▶ _Texte à lire_:
L'herbe n'est pas plus verte ailleurs et c'est vrai. Il y a tellement de chagrin autour de moi. De tristesse, de secrets, de durs constats, d'intolérance, de tricherie, de patience, d'injustice, d'incertitude, de grandes tristesses. Loin de moi l'idée de croire que tout est noir, mais il faut parfois enlever nos lunettes roses pour réaliser que c'est pas toujours clinquant comme on l'imagine ou comme on l'expose sur les médias sociaux.

Et pis j'ai sacré le camp à l'épicerie. Un trop plein de tout! Le monde souffre et ça me déchire le coeur.

Wake-up café. En face du Métro, un nouveau petit café Algérien, où se croisent petits gâteaux du pays, beignets aux patates et latte qui goûte le ciel. Le meilleur que j'ai bu depuis des semaines. Je suis tombé en amour avec le propriétaire, son sourire, son accueil et la délicatesse avec laquelle il a mis le lait fouetté dans mon café. Dès lors, j'ai esquissé sur mon visage un large ravissement. Je lui ai promis de revenir déguster une pâtisserie bientôt.

J'ai enjambé la slush grise de la rue pour ensuite me retrouver aux premières loges devant les clémentines transgéniques chez Métro Plus. Fou rire avec l'étudiant-charmeur qui les plaçaient en montagne dans le rack et avec qui j'ai échangé quelques blagues. "Criss ça pas de sens des clémentines grosses de même!"

- Oui ça se peut avoir du fun devant un rack de clémentines!!!

J'ai perdu mon temps dans les allées, à snifer les pamplemousses, à voler une datte et la déguster, à choisir mes légumes et à hésiter entre la mâche et le mélange printanier.

J'errais entre terre et mer, un steak dans une main et un filet de saumon dans l'autre quand une petite poulette haute comme trois pommes est venue mettre dans mon panier un citron. Boum Boum dans mon petit coeur!

Le temps d'enjamber une motte de feuilles de radis, je me retrouve bouche-bée - choc émotionnel -devant le prix des Babybel.

▶ _Extrait des données_:
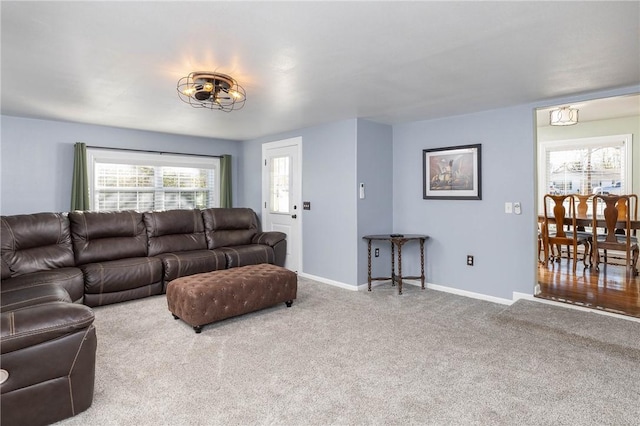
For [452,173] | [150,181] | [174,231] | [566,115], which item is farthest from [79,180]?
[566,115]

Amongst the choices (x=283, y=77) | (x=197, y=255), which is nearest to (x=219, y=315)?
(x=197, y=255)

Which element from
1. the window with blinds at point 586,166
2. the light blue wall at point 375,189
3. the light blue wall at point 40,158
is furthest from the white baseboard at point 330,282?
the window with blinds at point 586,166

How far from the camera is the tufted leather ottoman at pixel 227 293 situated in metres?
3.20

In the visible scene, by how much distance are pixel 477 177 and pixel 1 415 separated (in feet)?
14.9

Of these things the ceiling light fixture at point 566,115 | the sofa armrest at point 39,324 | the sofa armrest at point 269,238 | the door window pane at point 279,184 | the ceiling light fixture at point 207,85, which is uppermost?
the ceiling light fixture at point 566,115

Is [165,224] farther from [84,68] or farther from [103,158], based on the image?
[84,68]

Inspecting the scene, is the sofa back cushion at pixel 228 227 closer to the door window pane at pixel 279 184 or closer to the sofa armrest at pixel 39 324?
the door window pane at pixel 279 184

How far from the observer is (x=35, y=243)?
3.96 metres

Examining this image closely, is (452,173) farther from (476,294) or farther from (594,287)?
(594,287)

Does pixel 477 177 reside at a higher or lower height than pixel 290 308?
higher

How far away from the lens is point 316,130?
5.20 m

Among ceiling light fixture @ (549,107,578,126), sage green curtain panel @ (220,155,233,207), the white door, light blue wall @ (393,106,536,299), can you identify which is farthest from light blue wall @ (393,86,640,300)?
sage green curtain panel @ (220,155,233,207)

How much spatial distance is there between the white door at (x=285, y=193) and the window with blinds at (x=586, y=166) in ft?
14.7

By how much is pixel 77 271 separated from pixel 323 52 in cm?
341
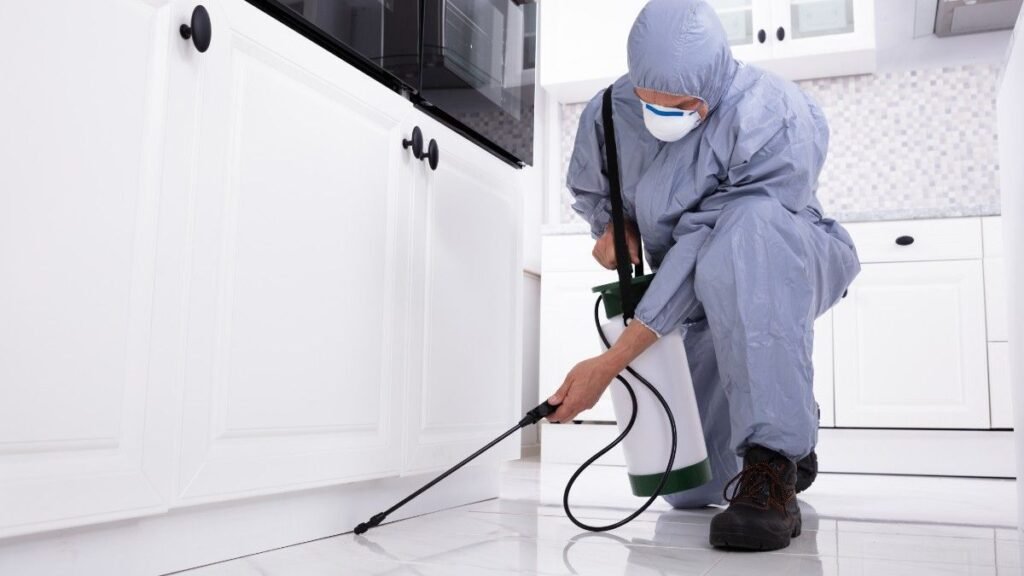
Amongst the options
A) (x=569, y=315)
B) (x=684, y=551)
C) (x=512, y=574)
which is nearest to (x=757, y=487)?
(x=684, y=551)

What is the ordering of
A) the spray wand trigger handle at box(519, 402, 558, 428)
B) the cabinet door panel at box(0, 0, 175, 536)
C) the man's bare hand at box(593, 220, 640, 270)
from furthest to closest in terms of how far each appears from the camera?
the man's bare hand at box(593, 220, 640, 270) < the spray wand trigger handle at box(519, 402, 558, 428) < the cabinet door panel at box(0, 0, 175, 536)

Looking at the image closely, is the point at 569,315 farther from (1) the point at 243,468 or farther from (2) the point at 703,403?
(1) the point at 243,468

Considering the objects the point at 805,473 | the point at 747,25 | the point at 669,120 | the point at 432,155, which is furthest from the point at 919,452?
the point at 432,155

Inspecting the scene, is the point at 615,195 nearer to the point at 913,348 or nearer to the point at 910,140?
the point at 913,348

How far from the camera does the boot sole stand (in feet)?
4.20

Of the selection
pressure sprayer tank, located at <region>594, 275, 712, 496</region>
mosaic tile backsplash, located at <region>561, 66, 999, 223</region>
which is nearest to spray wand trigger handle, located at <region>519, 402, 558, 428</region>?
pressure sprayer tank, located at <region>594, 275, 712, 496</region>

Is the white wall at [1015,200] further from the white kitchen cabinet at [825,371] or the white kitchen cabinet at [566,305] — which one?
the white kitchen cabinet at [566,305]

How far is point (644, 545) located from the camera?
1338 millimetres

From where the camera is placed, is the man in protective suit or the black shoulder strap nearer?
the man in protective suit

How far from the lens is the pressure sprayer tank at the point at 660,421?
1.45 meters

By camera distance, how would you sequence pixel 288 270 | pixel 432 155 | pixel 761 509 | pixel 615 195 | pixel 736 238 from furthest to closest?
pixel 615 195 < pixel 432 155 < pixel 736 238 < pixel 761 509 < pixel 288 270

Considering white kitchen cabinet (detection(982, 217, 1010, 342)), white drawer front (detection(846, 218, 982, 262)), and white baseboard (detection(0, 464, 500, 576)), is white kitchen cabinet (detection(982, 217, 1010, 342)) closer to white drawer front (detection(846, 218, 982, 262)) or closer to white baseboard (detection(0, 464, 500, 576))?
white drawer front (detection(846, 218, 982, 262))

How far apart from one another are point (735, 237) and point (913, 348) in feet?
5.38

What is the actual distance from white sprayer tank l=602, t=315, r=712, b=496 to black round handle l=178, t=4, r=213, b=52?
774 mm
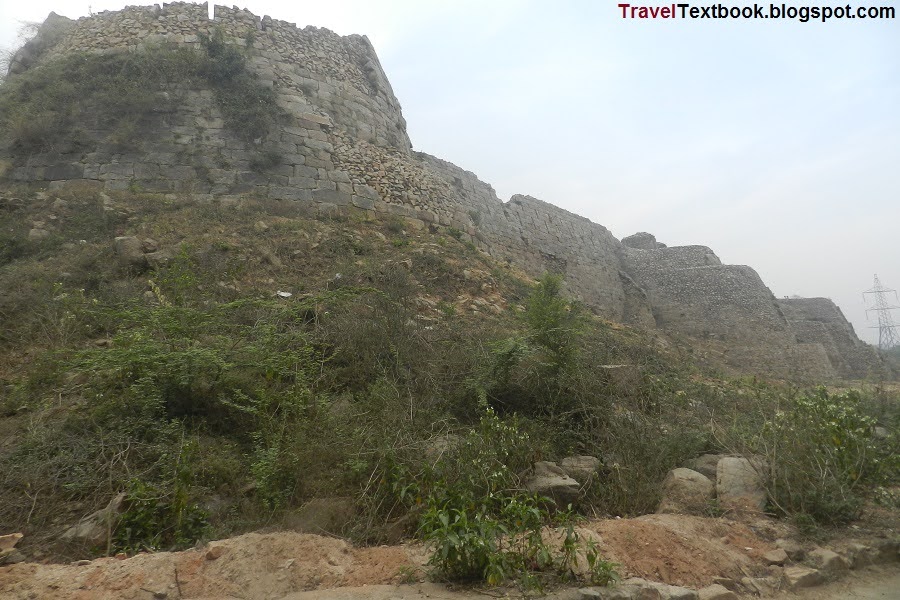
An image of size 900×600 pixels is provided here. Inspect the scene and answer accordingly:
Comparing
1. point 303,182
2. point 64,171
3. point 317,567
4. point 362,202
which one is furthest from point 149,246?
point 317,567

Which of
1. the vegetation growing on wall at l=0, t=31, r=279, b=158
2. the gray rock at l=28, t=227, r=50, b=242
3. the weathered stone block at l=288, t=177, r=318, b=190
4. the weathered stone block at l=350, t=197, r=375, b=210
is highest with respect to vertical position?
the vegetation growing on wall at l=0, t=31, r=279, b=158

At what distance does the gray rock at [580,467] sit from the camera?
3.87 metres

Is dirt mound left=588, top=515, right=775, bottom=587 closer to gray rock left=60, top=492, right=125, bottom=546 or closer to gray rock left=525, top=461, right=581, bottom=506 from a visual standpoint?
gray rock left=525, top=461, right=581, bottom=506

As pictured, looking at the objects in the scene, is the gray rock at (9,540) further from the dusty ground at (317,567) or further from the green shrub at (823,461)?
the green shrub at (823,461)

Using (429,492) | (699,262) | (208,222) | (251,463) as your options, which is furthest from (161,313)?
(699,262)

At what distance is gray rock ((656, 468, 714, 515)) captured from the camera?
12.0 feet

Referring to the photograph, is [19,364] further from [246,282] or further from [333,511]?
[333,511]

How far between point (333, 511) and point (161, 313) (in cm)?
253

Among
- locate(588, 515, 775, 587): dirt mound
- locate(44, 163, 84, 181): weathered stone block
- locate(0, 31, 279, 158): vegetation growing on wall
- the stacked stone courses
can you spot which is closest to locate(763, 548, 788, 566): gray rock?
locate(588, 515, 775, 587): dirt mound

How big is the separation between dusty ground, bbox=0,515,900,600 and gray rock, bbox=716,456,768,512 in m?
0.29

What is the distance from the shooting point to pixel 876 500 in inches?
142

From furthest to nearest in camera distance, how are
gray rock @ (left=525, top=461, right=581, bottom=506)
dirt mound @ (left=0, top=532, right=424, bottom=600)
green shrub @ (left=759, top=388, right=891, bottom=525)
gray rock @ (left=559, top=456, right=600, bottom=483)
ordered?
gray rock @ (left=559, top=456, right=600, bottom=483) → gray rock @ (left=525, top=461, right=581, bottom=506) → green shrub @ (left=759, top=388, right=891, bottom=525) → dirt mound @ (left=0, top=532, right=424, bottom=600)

▶ _Consigne_: Recopiez mot pour mot le passage du texte sur la sortie à l'épicerie, de « - Oui ça se » jusqu'à « mon petit coeur! ».

▶ _Réponse attendue_:
- Oui ça se peut avoir du fun devant un rack de clémentines!!!

J'ai perdu mon temps dans les allées, à snifer les pamplemousses, à voler une datte et la déguster, à choisir mes légumes et à hésiter entre la mâche et le mélange printanier.

J'errais entre terre et mer, un steak dans une main et un filet de saumon dans l'autre quand une petite poulette haute comme trois pommes est venue mettre dans mon panier un citron. Boum Boum dans mon petit coeur!